家庭ではコンロ・給湯・暖房。業務用では飲食店の厨房やビルの空調。産業用では工場のボイラー・炉などの熱源。そして意外に大きいのが発電です。天然ガスを燃やすガス火力発電は日本の電源の主力の一つで、都市ガス会社にとっても電力事業は重要な柱になりつつあります。
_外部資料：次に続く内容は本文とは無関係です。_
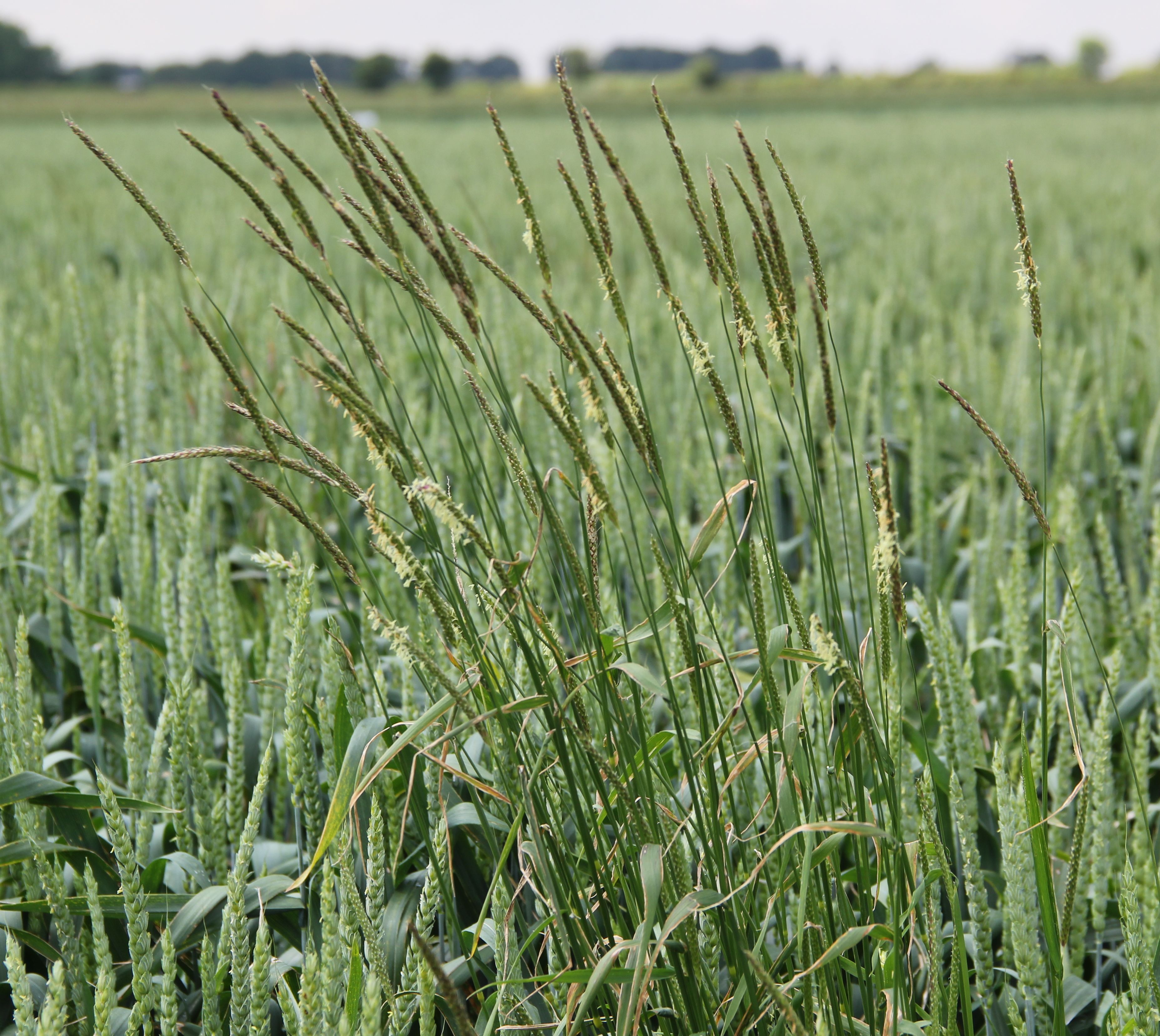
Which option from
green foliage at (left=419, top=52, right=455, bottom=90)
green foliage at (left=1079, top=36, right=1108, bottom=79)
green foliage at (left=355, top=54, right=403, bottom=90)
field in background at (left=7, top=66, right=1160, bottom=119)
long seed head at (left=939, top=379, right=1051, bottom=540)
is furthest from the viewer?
green foliage at (left=1079, top=36, right=1108, bottom=79)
「ガス=家庭のコンロ」のイメージよりずっと広く、産業と電力を支える基幹エネルギー——それが天然ガス・都市ガスの実像です。

この章のまとめ

  • 都市ガス=導管で届く天然ガス(主成分メタン、規格13A)。においは保安のための付臭
  • LPガスとの違いは導管かボンベか。導管網は強みであり維持の宿題でもある
  • 事業者は大手4社+150社超の地域事業者の二層構造
  • 用途は家庭・業務・産業・発電まで。産業社会を支える基幹エネルギー

出典・参考:資源エネルギー庁「スペシャルコンテンツ」(enecho.meti.go.jp)/日本ガス協会(gas.or.jp)/各社公表資料。数値の最新値は一次情報をご確認ください。